- Exercises to complete
a) According to the passage on development aid, in which year did aid fall for the first time since 1997?
b) Update the passage on development aid, starting at "Despite the promises" and ending at "citizen per week.", so that "sharply" is replaced with "steeply".
c) Write what comes next in the passage on development aid, picking up after its final sentence.

- Page text
>> Start
Despite the promises made in 2005, figures released by the OECD in April show that aid actually fell in 2006, the first time since 1997. In particular, aid from Italy, the US, Japan and Canada fell sharply. At $103bn, aid remains at just ten per cent of global military spending, and 25 per cent of what the US government has spent on the war in Iraq. It is equivalent of $1.70 for each rich country citizen per week.
“This is particularly embarrassing for Germany as the chair of this year’s summit. Chancellor Merkel must lead by example and get the G8 back on track to deliver the aid they promised. The 40 million people in 36 countries who campaigned in 2005 to end poverty will be watching and demanding action,” said Lawson.
The report shows that aid works. It has helped the Tanzanian government make primary school free, with the result that 3.5 million more children are now in school. Increased aid has also helped reduce the number of Tanzanian children dying in their first year of life by almost a third.
>> End
Bounding-box records:
>> Start
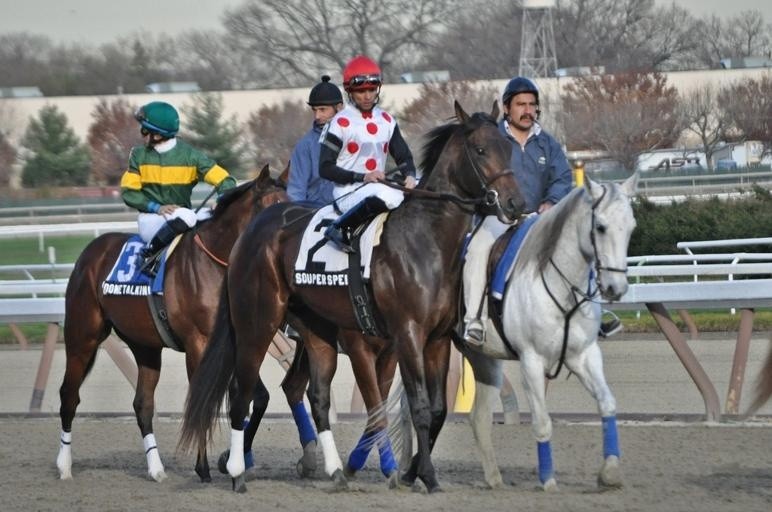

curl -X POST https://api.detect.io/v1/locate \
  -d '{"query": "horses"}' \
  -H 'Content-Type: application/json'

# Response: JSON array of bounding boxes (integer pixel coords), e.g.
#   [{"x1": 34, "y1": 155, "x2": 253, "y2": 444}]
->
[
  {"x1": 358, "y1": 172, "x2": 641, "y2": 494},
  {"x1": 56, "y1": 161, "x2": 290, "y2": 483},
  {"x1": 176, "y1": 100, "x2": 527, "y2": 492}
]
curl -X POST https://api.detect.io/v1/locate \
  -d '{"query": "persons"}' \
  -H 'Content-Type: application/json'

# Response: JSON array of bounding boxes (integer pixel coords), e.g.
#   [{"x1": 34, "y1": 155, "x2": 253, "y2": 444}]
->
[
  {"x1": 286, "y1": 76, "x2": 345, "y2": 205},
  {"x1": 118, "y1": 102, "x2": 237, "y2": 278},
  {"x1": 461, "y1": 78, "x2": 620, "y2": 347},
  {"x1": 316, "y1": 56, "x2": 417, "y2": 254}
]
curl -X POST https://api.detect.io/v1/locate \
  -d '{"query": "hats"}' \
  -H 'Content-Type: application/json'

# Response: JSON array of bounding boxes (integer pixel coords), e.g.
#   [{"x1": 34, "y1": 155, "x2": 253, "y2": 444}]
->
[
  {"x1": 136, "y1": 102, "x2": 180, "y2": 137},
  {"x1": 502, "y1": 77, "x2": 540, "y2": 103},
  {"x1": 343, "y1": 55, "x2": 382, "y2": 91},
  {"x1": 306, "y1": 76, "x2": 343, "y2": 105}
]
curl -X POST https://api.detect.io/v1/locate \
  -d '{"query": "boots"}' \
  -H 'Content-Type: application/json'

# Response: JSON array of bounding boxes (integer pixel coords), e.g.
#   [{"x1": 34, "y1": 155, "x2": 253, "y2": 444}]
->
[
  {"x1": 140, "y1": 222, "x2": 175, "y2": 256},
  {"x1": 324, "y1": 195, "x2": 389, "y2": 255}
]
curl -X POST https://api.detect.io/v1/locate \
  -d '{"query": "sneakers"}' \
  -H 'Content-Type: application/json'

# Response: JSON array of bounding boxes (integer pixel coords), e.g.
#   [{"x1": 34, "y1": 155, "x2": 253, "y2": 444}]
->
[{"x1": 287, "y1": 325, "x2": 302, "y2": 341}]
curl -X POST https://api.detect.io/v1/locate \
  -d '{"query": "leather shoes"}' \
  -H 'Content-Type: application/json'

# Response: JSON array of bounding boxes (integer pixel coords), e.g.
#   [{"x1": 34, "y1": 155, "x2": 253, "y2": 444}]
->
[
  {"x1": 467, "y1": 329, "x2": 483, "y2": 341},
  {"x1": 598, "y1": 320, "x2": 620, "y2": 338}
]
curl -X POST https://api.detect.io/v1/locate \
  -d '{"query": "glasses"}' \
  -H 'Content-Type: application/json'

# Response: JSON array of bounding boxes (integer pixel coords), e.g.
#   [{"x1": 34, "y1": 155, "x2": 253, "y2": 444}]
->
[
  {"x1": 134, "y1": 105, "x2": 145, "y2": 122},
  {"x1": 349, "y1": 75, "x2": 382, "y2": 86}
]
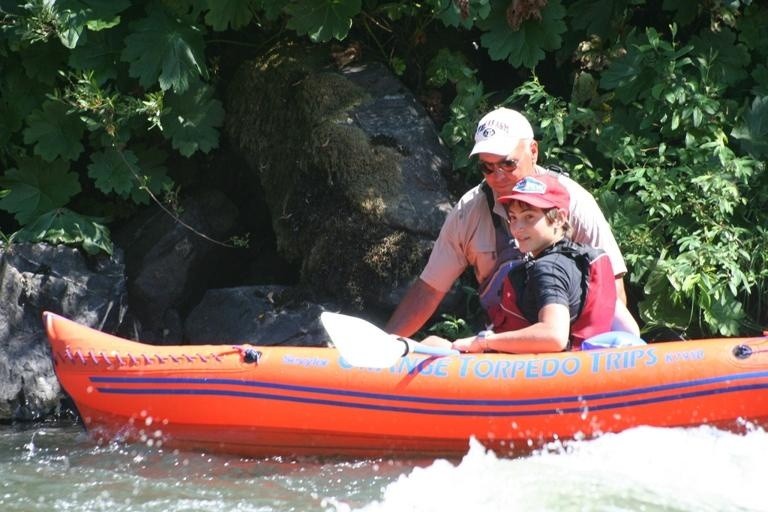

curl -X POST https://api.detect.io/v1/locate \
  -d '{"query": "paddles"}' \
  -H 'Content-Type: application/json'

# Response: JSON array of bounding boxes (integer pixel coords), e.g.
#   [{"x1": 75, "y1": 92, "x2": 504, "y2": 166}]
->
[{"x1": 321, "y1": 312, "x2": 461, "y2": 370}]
>> End
- Answers to the problems
a) 2006

b)
Despite the promises made in 2005, figures released by the OECD in April show that aid actually fell in 2006, the first time since 1997. In particular, aid from Italy, the US, Japan and Canada fell steeply. At $103bn, aid remains at just ten per cent of global military spending, and 25 per cent of what the US government has spent on the war in Iraq. It is equivalent of $1.70 for each rich country citizen per week.

c)
 Canada is the only country on track to meet its promise. However, this is because their promised increase was very low compared to the rest of the G8 and in particular the EU members of the G8. In 2006, Canada only undertook to meet the OECD average per cent of Gross National Income (GNI) by 2010 . The Canadian government has steadfastly refused to set a timetable to reach 0.7% of GNI despite huge public pressure. These figures are all taken from OECD estimates and are in constant 2004 US dollars. See http://www.oecd.org/dataoecd/52/18/37790990.pdf for more detail.
Notes to Editors
1. Using the latest figures from the World Health Organization and UNAIDS, Oxfam has calculated that the $30bn shortfall could provide vital healthcare for children, mothers and those suffering from HIV and AIDS, saving five million lives in 2010 alone and reversing the spread of HIV and AIDS.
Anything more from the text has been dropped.